Assigned task ->
Start at the line in the entries below that contains "United States, site archbold_FL-13.", stop at the line that contains "common name: hartebeest", and output exactly the lines in that span, both ends included.

(Recorded data)
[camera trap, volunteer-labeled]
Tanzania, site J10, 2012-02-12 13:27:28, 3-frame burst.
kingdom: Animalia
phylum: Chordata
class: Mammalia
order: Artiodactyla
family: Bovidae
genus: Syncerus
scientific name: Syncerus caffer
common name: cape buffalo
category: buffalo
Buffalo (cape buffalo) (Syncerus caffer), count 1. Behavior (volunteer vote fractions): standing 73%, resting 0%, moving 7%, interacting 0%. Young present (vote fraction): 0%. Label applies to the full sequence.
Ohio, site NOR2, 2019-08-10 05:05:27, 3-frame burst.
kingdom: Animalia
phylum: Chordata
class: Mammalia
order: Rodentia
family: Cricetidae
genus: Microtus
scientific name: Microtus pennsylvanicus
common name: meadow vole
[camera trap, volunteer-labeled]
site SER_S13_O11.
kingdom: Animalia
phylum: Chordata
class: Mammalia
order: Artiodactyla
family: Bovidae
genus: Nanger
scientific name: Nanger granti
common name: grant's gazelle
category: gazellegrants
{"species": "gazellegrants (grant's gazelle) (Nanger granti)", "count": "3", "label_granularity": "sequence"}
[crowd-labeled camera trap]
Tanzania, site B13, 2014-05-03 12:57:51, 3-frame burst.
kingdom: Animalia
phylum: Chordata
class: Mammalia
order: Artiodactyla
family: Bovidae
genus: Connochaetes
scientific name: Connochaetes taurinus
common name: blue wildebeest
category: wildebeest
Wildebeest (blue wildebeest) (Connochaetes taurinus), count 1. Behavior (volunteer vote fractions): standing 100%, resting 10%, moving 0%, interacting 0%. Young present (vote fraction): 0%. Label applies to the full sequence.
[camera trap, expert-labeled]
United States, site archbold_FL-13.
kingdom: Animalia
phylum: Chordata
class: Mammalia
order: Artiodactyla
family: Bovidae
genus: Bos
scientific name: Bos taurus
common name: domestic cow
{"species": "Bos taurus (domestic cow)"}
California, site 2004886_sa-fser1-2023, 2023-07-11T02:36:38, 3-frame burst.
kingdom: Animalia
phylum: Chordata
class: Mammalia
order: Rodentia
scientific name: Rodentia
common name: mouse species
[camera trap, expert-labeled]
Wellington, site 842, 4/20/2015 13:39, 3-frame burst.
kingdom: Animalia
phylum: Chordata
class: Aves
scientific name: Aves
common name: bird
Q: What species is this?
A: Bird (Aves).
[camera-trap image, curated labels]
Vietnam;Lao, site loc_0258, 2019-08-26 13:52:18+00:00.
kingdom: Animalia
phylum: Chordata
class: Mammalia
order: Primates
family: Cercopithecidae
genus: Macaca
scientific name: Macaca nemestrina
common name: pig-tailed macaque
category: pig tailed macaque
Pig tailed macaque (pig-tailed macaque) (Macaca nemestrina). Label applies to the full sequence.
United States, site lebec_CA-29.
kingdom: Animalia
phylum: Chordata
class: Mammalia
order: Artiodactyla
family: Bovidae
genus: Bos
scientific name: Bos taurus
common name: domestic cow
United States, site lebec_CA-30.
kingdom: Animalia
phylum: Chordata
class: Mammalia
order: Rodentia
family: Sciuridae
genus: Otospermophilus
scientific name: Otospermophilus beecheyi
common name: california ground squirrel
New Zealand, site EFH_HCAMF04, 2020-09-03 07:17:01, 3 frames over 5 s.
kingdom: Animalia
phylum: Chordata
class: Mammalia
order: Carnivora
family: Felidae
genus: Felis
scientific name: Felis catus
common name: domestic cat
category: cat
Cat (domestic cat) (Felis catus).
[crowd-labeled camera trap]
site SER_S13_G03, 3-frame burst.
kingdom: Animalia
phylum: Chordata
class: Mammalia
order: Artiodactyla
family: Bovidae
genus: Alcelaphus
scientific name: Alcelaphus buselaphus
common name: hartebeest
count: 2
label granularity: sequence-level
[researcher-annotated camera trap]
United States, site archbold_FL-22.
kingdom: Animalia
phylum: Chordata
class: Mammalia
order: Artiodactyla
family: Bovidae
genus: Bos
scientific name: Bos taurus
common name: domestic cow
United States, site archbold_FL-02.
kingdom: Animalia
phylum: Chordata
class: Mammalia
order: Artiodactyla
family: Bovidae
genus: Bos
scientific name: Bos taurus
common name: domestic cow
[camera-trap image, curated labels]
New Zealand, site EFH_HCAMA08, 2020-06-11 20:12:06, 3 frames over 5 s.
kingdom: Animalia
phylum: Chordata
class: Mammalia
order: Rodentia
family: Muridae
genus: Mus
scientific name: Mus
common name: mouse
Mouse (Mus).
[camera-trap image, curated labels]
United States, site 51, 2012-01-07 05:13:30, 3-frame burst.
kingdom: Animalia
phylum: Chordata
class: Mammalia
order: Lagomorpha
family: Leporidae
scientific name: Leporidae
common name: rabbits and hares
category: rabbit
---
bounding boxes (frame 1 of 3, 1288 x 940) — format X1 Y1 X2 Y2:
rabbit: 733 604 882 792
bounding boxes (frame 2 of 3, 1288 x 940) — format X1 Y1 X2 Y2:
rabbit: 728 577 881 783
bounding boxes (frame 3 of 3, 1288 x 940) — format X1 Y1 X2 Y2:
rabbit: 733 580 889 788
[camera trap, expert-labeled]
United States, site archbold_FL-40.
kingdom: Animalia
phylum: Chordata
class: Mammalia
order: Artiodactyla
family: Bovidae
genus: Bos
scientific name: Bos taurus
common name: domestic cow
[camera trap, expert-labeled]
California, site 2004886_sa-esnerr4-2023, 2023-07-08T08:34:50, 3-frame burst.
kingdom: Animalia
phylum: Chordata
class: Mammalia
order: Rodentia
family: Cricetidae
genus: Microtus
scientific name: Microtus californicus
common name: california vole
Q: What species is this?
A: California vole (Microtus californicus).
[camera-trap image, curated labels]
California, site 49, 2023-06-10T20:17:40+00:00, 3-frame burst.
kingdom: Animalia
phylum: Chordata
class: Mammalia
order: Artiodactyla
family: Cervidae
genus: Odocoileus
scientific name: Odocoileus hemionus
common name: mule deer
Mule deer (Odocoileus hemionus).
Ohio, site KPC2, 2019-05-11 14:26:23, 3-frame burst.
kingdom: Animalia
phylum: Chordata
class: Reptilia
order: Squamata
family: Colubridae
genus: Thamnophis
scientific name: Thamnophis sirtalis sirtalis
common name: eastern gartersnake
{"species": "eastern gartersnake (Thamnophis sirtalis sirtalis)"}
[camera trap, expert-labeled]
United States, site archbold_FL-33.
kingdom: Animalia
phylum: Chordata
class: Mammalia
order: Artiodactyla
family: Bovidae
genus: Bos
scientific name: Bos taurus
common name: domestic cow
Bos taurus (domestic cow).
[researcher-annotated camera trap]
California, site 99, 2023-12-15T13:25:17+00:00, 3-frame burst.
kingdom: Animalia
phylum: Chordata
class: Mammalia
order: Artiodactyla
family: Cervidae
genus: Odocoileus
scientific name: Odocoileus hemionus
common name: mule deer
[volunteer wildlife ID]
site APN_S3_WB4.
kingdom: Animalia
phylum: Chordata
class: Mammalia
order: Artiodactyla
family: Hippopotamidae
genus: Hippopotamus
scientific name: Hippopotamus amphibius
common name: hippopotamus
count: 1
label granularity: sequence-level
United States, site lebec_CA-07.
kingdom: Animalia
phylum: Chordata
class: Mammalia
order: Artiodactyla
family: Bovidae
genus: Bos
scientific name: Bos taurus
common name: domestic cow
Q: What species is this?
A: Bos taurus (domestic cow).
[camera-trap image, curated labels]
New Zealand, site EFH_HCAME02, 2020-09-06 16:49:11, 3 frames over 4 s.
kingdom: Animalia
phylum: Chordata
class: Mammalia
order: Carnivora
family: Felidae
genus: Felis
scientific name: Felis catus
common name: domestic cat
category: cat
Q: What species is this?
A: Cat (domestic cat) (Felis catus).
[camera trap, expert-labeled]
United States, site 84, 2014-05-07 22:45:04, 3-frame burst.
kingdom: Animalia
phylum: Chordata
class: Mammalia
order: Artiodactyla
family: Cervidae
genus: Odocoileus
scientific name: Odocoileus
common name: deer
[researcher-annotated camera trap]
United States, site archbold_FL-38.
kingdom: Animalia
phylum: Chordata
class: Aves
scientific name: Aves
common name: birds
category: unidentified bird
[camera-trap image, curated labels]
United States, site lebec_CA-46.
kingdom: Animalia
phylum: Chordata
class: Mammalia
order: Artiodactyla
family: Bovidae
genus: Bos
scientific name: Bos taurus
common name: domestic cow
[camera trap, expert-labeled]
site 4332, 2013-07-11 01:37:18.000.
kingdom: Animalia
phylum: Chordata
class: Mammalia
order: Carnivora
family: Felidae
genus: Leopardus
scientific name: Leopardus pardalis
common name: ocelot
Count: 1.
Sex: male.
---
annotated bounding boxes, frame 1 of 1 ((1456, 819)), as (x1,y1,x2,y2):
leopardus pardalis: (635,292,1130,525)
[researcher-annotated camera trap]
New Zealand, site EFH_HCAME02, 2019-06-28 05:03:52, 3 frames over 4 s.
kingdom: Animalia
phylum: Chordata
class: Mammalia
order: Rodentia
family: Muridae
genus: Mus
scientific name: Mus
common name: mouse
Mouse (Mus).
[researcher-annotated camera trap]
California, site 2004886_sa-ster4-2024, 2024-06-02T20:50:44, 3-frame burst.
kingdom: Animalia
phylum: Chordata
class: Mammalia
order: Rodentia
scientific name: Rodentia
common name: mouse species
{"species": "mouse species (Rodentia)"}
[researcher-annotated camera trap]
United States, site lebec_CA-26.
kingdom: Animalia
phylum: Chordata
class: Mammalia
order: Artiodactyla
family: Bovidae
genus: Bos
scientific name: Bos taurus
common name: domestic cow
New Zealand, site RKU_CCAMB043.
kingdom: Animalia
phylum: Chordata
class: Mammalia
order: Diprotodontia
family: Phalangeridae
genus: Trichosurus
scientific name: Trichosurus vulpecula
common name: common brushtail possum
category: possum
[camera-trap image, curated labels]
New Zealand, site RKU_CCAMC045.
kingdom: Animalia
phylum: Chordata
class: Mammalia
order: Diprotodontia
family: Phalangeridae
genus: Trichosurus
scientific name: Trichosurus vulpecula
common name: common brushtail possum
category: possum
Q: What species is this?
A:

Exercise response ->
United States, site archbold_FL-13.
kingdom: Animalia
phylum: Chordata
class: Mammalia
order: Artiodactyla
family: Bovidae
genus: Bos
scientific name: Bos taurus
common name: domestic cow
{"species": "Bos taurus (domestic cow)"}
California, site 2004886_sa-fser1-2023, 2023-07-11T02:36:38, 3-frame burst.
kingdom: Animalia
phylum: Chordata
class: Mammalia
order: Rodentia
scientific name: Rodentia
common name: mouse species
[camera trap, expert-labeled]
Wellington, site 842, 4/20/2015 13:39, 3-frame burst.
kingdom: Animalia
phylum: Chordata
class: Aves
scientific name: Aves
common name: bird
Q: What species is this?
A: Bird (Aves).
[camera-trap image, curated labels]
Vietnam;Lao, site loc_0258, 2019-08-26 13:52:18+00:00.
kingdom: Animalia
phylum: Chordata
class: Mammalia
order: Primates
family: Cercopithecidae
genus: Macaca
scientific name: Macaca nemestrina
common name: pig-tailed macaque
category: pig tailed macaque
Pig tailed macaque (pig-tailed macaque) (Macaca nemestrina). Label applies to the full sequence.
United States, site lebec_CA-29.
kingdom: Animalia
phylum: Chordata
class: Mammalia
order: Artiodactyla
family: Bovidae
genus: Bos
scientific name: Bos taurus
common name: domestic cow
United States, site lebec_CA-30.
kingdom: Animalia
phylum: Chordata
class: Mammalia
order: Rodentia
family: Sciuridae
genus: Otospermophilus
scientific name: Otospermophilus beecheyi
common name: california ground squirrel
New Zealand, site EFH_HCAMF04, 2020-09-03 07:17:01, 3 frames over 5 s.
kingdom: Animalia
phylum: Chordata
class: Mammalia
order: Carnivora
family: Felidae
genus: Felis
scientific name: Felis catus
common name: domestic cat
category: cat
Cat (domestic cat) (Felis catus).
[crowd-labeled camera trap]
site SER_S13_G03, 3-frame burst.
kingdom: Animalia
phylum: Chordata
class: Mammalia
order: Artiodactyla
family: Bovidae
genus: Alcelaphus
scientific name: Alcelaphus buselaphus
common name: hartebeest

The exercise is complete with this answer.